落地窗外漏進雪亮的光芒,偏偏被幾支薔薇花蔓擋住了光影。
多了些許陰霾,讓人看不真切。
這裏是河內最隱蔽,最奢華的精神病院。
醫院隻有一個病人,十名主治醫師,數十名護士,還有數百名負責醫院運行的輔助人員。與其說是一家醫院,不如說是一家超級療養院。
住著的人,也是河內神話一般的人物--丁小姐。那個敢愛敢恨,心狠手辣的黑幫老大之女。
然而,此刻的丁雅,卻並不如外間傳聞地那般強悍凶狠。
她安靜地躺在地板上,仿佛一隻失去生命的柔弱蝴蝶。蝶翅一般的長睫,在白皙的側臉上映出美麗的剪影,襯得她愈發孤零。
一道深可見骨的傷口,正在她手腕之上,往外汩汩地冒著鮮血。
觸目驚心地殷紅色液體,泅濕了她身下的地板,泅濕了她雪白的病服。
血,像是暗夜盛開的曼陀羅花,散發著致命的妖冶。
夜色倏森。
東麵牆上鑲嵌著落地玻璃鏡,無聲地記錄著發生的一切。
鏡中的鮮血,一點點的失去顏色,而鏡外的鮮血,則越來越豔麗。兩道血液構成的溪流,仿佛受到了感應般互相吸引。
最終,兩股溪流相遇在鏡麵上。
現實世界的丁雅與鏡中世界的丁雅,已然分不清孰真孰假。不論從哪一處看去,都是兩個一模一樣的丁雅,正安然地沉睡。
似,死神掠過,帶走了一些,又施與了一些。
“嗬……”
突兀的笑聲,就在此時響起。
空洞沙啞,哽咽悲鳴,漆黑的病房忽爾變得驚悚。
不知幾時,鏡外的丁雅已經睜開了眼,鏡裏的丁雅卻沒有動。
望著鏡子裏慘白的自己,她張了張嘴,沒發出一點聲音。良久,才有一顆冷淚從眼角滑落,墜向了她耳邊烏黑的鬢發裏,不見蹤影。
“丁雅……”
她喚了一聲。
鏡子裏的人卻沒應答她。
她又喚,“丁雅……”
鏡子裏的人依舊沒有回答她。
她似乎是倦了,澀然一笑,不再呼喚,而是歎息一聲,無力地閉上了眼睛。
這一閉,便是很久。
很久之後,再睜開眼,她眼中的落寞已然無存,僅剩的是平靜與釋然。
或許還夾雜著一些說不清道不明的快樂。
“終是解脫了。”她勾了勾唇。
一笑,卻有冷淚墜落。
蝶翅一般的長睫再也阻擋不住心事,一腔傷慟化作江海奔流,濕了麵頰。
“丁雅,終是解脫了啊……”
她沙啞地喊出一句。
生平第一次,任由淚水發瘋一般地滾落下來。腦海中,浮起那日見到顧加赫時的場景。
晚來的秋,冰涼。
她站在精神病院空闊的回廊上嘶吼。
“你知道的,我這樣的人,生來就是這樣。若不愛,便不愛,若愛,便一定會全心全意瘋狂的愛。顧加赫,你一直是知道的……”

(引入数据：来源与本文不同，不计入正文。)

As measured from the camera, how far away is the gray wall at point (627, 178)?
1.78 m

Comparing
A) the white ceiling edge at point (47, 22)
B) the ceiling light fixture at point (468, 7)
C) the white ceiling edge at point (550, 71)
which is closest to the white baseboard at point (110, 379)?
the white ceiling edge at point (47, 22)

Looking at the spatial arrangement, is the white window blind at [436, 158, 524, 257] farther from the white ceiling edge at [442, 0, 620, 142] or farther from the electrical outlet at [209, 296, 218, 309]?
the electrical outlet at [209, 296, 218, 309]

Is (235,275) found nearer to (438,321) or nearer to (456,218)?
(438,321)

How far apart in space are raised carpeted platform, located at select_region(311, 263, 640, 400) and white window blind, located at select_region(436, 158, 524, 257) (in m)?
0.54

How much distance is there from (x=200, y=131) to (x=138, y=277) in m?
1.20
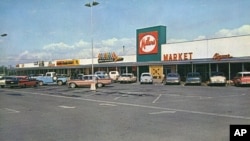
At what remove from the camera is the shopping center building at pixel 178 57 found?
4053cm

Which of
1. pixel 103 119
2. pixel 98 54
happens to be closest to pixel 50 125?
pixel 103 119

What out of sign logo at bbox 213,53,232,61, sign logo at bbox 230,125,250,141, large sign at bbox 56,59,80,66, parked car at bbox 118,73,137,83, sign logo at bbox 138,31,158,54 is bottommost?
sign logo at bbox 230,125,250,141

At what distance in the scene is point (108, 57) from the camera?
6319cm

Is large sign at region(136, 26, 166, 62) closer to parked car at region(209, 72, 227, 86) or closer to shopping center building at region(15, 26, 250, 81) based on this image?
shopping center building at region(15, 26, 250, 81)

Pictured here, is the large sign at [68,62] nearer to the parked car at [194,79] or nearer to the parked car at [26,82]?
the parked car at [26,82]

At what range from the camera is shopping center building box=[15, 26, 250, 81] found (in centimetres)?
4053

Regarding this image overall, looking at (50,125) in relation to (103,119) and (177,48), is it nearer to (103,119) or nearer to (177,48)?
(103,119)

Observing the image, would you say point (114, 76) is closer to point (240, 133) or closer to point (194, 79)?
point (194, 79)

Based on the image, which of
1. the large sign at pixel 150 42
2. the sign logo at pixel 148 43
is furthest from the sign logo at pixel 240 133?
the sign logo at pixel 148 43

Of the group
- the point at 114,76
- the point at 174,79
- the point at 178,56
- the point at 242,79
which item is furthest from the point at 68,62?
the point at 242,79

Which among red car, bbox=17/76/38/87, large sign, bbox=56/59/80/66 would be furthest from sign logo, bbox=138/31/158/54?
large sign, bbox=56/59/80/66

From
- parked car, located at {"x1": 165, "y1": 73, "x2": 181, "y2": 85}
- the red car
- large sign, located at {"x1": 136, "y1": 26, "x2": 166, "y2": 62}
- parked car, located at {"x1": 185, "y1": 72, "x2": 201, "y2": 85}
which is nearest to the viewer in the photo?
parked car, located at {"x1": 185, "y1": 72, "x2": 201, "y2": 85}

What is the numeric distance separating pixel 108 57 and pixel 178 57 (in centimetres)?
1830

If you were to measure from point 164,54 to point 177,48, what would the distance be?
2820 mm
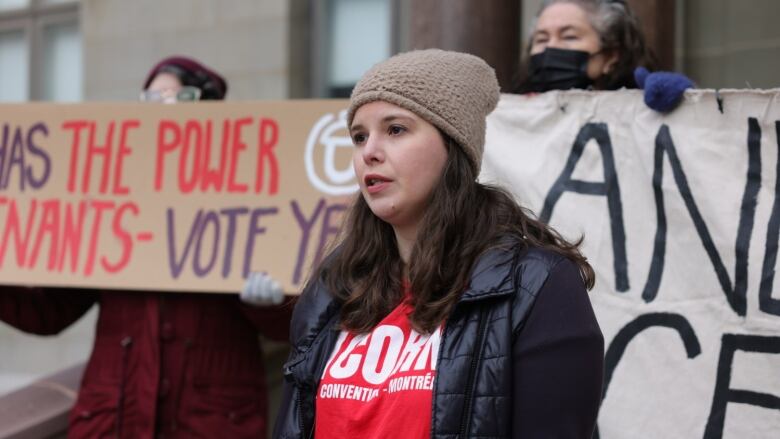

聲音激蕩在回廊,發出沉悶的回響。可惜顧加赫行走得太匆忙,都未回頭看她一眼。
“顧加赫!”
她大叫著,“你以為這小小的精神病院,就能困住我嗎?你太傻了……我丁雅這輩子最恨被人捏在手心裏玩弄,你不會得逞的!”
她強忍著悲憤,不肯讓自己顯出一點兒狼狽,可視線依舊模糊。
愛就是愛!
那一別,便至如今。
她再未見過顧加赫,也再未走出過這精神病院。
暗色的夜淒涼,呼喚過千百遍的名字,依舊熟悉,卻不再溫暖。